Motifs
The term motif refers to any recurring element – in storytelling as in music or other arts.
Examples of elements that turn up repeatedly within a whole are an image on a tapestry or a particular sequence of notes in a symphony. The dispersal of these elements creates a pattern. It is therefore part of the artist’s craft to have some sort of design principle determine this pattern.
What motifs do
Motifs do not make a plot. But since they make patterns they are part of the structure of a story. And they help add a layer of meaning.
In other words, if a motif is present excessively in the first half of a story, and hardly at all in the second, then the author had better be aware of a reason for this uneven distribution. The distribution – the pattern – carries meaning to the audience. Remember, the audience yearns for meaning, is always striving to understand what the story is trying to convey at any given point. This demand for some sort of raison d’être for each element of a story, or for a sense of order within the whole, may well be unconscious to the audience much of the time, but ultimately the experience of the story is more satisfying when the audience can work out reasons and meaning.

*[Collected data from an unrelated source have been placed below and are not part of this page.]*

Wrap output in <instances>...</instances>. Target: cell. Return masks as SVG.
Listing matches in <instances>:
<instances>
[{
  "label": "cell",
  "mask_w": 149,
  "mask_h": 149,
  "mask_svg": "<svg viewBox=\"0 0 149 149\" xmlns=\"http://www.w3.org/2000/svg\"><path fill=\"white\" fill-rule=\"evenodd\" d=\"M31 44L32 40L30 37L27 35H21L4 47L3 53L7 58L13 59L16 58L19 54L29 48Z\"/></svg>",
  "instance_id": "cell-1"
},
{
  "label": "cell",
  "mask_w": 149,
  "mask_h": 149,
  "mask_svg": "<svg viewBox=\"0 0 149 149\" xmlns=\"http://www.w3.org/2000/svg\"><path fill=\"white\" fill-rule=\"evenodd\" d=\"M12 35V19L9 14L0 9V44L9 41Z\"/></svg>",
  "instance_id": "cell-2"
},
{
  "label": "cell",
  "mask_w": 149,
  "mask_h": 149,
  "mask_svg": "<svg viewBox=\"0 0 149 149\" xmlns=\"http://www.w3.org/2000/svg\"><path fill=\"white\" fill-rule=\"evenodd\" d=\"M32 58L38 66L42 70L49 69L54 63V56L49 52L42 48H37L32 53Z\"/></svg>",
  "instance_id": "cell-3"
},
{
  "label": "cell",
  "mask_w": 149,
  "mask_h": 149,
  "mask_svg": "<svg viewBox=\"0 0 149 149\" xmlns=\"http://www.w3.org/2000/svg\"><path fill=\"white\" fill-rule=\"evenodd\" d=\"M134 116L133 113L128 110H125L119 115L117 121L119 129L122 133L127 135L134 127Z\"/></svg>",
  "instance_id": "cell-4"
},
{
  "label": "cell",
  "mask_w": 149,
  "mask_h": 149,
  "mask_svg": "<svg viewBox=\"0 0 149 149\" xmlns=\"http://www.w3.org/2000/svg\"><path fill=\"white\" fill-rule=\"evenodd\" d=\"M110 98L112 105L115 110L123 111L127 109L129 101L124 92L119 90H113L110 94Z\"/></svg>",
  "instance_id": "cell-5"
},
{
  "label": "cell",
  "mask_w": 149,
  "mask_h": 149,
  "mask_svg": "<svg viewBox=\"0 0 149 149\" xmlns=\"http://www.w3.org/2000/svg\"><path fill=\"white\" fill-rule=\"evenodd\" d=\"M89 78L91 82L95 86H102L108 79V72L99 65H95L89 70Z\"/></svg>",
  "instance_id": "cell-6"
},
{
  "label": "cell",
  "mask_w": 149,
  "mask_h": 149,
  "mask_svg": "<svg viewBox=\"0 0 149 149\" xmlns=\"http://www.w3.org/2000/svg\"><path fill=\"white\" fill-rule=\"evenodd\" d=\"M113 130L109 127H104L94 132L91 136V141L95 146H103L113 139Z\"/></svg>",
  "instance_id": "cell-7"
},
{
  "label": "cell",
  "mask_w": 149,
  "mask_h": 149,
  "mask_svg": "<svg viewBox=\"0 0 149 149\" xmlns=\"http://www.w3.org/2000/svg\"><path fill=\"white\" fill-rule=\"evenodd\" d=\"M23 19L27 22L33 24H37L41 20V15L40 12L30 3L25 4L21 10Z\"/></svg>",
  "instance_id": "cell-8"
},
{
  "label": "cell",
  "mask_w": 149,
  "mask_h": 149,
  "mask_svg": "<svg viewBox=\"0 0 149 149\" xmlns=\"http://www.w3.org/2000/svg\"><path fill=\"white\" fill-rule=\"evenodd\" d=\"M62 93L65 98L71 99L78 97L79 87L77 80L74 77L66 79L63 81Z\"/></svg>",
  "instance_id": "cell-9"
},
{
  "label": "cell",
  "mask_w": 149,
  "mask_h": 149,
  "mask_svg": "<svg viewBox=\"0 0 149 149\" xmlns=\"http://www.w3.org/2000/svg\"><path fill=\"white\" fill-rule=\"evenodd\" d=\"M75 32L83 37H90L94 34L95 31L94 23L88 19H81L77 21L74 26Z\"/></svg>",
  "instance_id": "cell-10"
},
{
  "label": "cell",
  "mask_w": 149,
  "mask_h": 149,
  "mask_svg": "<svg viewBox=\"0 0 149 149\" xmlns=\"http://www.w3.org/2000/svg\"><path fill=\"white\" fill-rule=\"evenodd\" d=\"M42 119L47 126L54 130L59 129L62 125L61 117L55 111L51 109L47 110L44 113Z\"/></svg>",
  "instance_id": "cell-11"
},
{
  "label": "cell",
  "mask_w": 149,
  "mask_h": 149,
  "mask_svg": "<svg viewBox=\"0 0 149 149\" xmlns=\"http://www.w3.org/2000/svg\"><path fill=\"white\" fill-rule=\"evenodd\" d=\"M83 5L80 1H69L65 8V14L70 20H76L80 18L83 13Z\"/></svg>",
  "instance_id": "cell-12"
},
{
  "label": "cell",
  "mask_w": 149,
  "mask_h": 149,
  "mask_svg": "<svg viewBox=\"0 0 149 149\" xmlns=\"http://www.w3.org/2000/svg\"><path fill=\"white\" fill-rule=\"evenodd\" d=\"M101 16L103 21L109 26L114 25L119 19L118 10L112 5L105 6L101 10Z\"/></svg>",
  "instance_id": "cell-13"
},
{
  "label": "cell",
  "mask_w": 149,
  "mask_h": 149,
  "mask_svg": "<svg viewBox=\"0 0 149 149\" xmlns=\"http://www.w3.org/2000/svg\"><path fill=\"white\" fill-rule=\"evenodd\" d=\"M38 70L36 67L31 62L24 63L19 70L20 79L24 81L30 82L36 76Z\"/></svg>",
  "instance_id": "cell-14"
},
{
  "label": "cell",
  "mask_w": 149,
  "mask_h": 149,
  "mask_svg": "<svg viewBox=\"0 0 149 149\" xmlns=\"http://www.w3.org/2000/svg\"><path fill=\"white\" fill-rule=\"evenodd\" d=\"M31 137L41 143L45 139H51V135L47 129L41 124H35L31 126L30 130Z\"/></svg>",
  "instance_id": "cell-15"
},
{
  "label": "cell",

In stories, motifs can be almost anything. Objects, actions, metaphors, symbols, colours, or images can be motifs. What defines an element as a motif is the systematic deployment within the story rather than the thing itself.
How motifs work
Motifs work best when they are subtle and appear with variations. Let’s say a story culminates with a death by drowning. If water is a motif, then the author could have it rain in one scene, another scene might take place on a boat, one more feature a water tap or spout, yet another have the characters cross a bridge, and so on. When the drowning then finally takes place, all the water that has appeared previously – seemingly at random – suddenly gains an enormous force.
A motif could be apples, water, hair, anything. Blood and the washing of hands is a recurring motif in Shakespeare’s Macbeth, the colour grey in Goethe’s Faust. In Blade Runner, it is eyes. A motif can lay the groundwork for theme in story. The eyes in Blade Runner elegantly refer to one of the movie’s central themes, which is the Cartesian idea that though we may see and perceive the world around us, we cannot necessarily see the reality of who we really are.
Connected concepts and terms
Sometimes the term motif is used in a broader sense, not just within one work, but across many which are connected by elements that recur. In this sense, the wicked stepmother is a familiar motif in fairy tales. In fact, students of comparative folklore use a method to classify motifs and plot types called the Aarne-Thompson, or nowadays the Aarne-Thompson-Uther, classification system. Motif S31 is the cruel stepmother.
Sometimes the term topos is used to mean a similar intertextual effect, though originally topos refers to a line of argumentation which may have become a commonplace (such as “all men must die”).
A trope is the use of certain words in a particular way with the intention of creating an artistic or rhetorical effect. Tropes are the linguistic equivalents of motifs in that they gain their power and meaning through repetition and variation.